• **Directions for this task**
All lines from the top of the records below through the line holding "Lampara hecha con", and only those, should be printed exactly, minus the pictures.

• **Excerpted data**

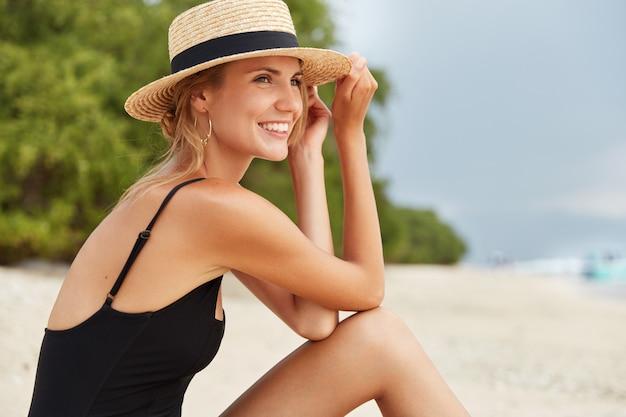Zijwaarts schot van gelukkige mooie jonge vrouwelijke toerist draagt zwarte badkleding en zomerhoed, zonnebaadt op het strand, bewondert prachtig uitzicht op de oceaan, heeft een positieve uitdrukking. mensen en recreatie concept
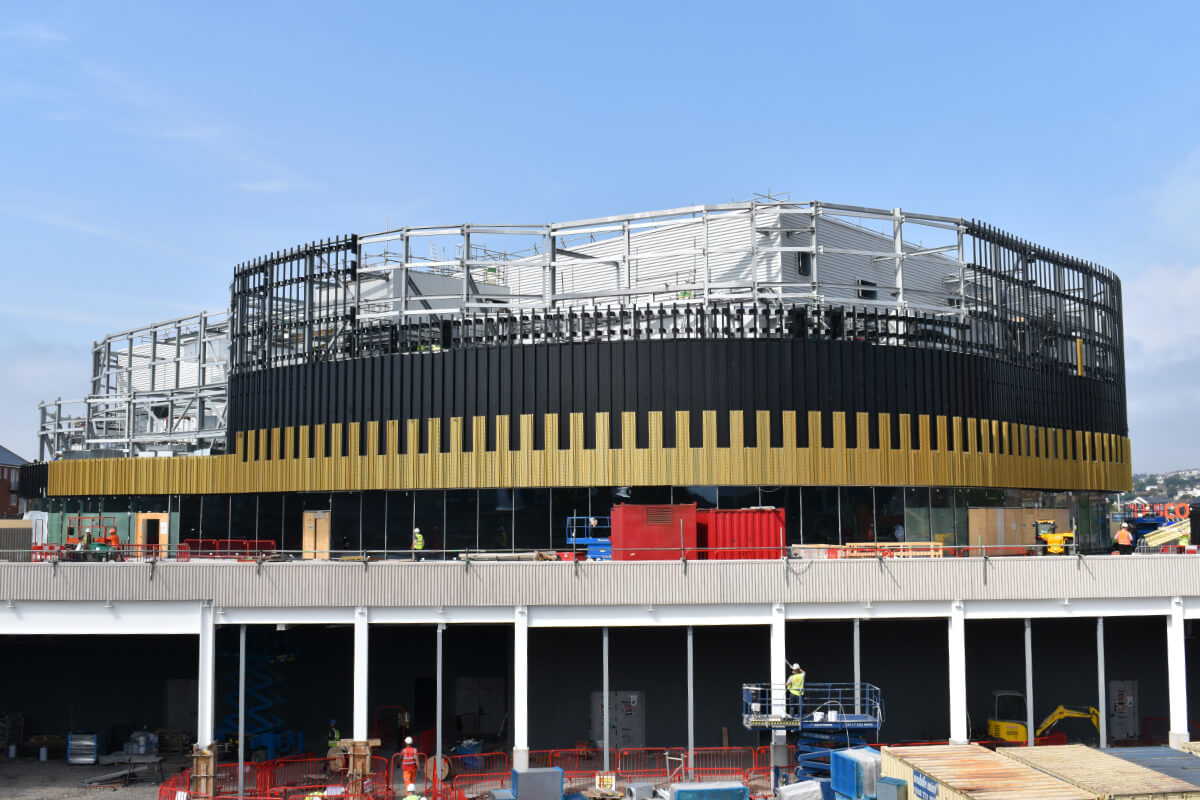 Installation of Arena gold panels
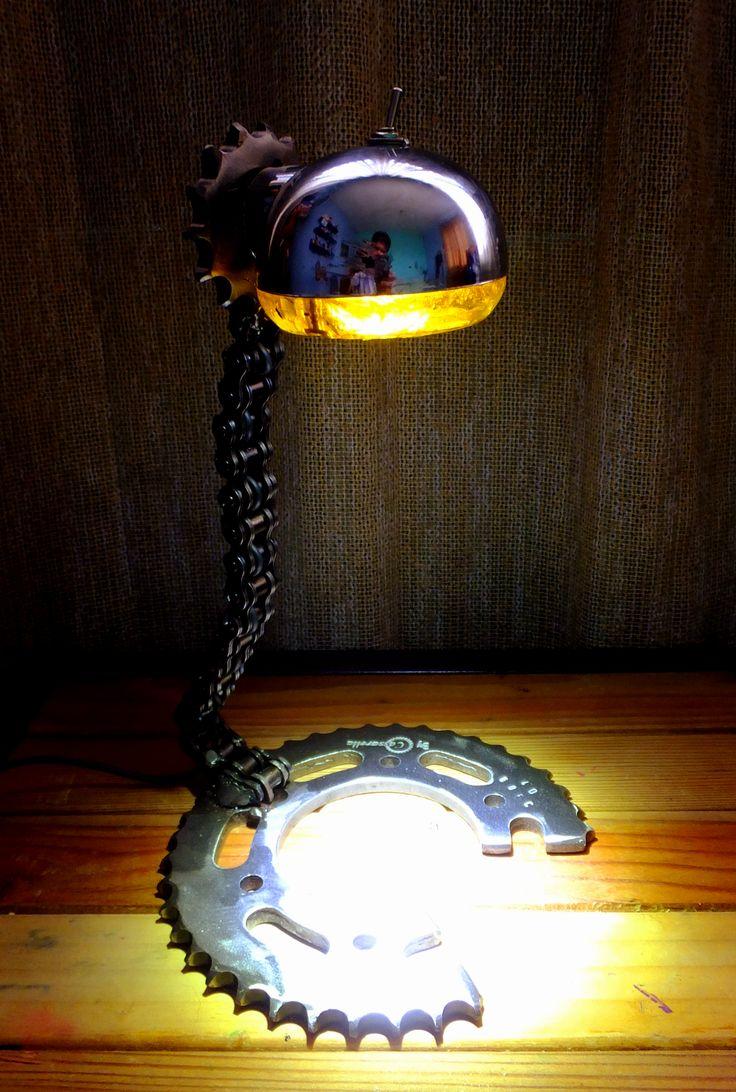 Lampara hecha con material reciclado, partes de moto, cadena engranajes y luz direccional. dimensiones 28cm de alto 18 cm ancho en la base Lamp made with recycled materials, motorcycle parts, chain, gears and directional light.
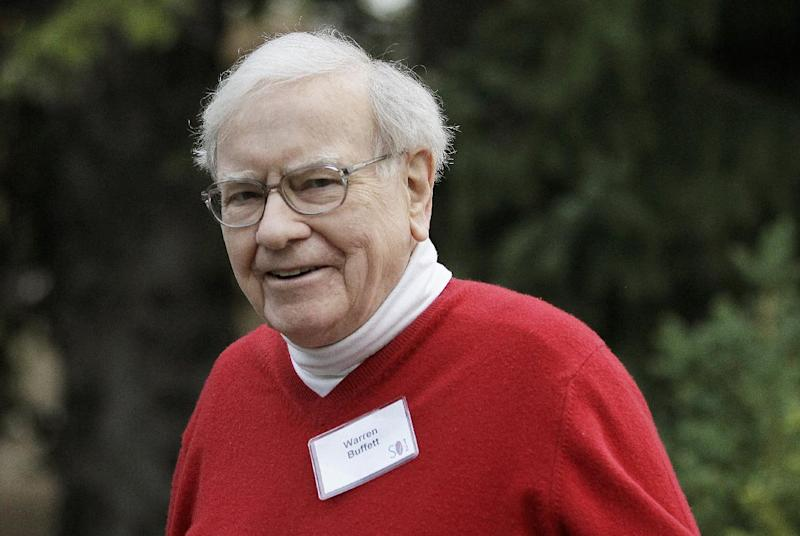 Warren Buffett, chairman and CEO, Berkshire Hathaway, Inc., arrives at the Allen & Company Sun Valley Conference in Sun Valley, Idaho, Friday, July 13, 2012. Buffett remains happiest while hunting for deals like the $23.3 billion acquisition of the maker of Heinz ketchup his company announced Thursday, Feb. 14, 2013, it will be helping finance.  So Berkshire shareholders can set aside the idea that the Buffett, 82, might retire someday even if he did undergo prostate cancer treatment last summer. Buffett enjoys what he does as Berkshire's chairman and CEO far too much.(AP Photo/Paul Sakuma, File)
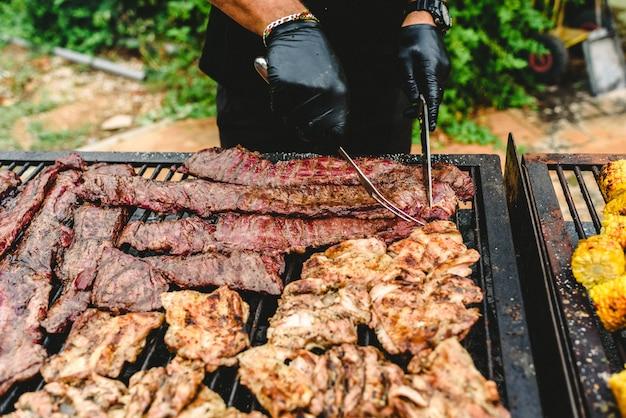Kok die geroosterd vlees voorbereiden tijdens een barbecue. Premium Foto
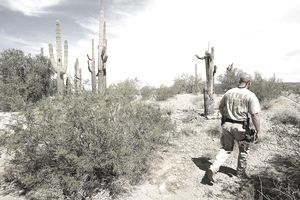 U.S. Forest and Wildlife Service officer patrolling the Sonoran desert area of Arizona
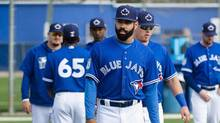 Toronto Blue Jays outfielder Dalton Pompey, left, stretches with teammates during baseball spring training in Dunedin, Fla., on February 19, 2017. (Nathan Denette/THE CANADIAN PRESS)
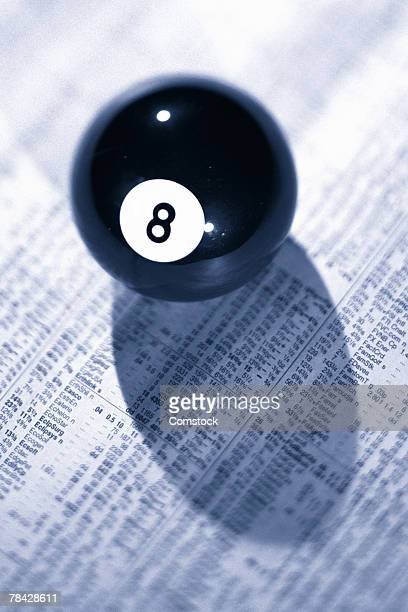 Eight ball on top of financial page of newspaper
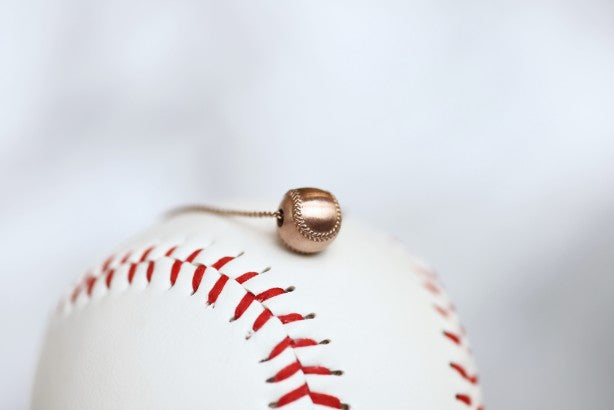 Wear this Baseball Pendant on game day and everyday!  Product Details  14k Rose gold,  18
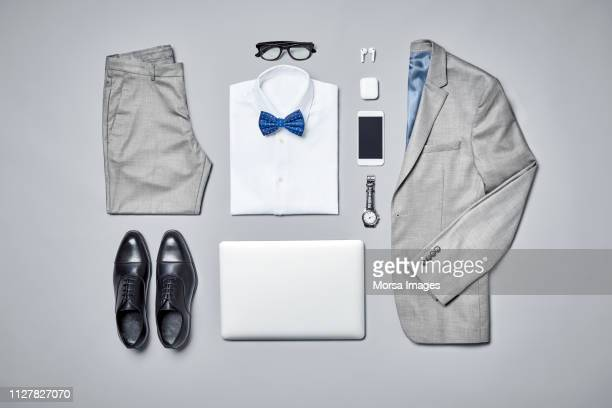 businesswear arranged on gray background - bow tie stock pictures, royalty-free photos & images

• **Answer area**
Zijwaarts schot van gelukkige mooie jonge vrouwelijke toerist draagt zwarte badkleding en zomerhoed, zonnebaadt op het strand, bewondert prachtig uitzicht op de oceaan, heeft een positieve uitdrukking. mensen en recreatie concept
 Installation of Arena gold panels
 Lampara hecha con material reciclado, partes de moto, cadena engranajes y luz direccional. dimensiones 28cm de alto 18 cm ancho en la base Lamp made with recycled materials, motorcycle parts, chain, gears and directional light.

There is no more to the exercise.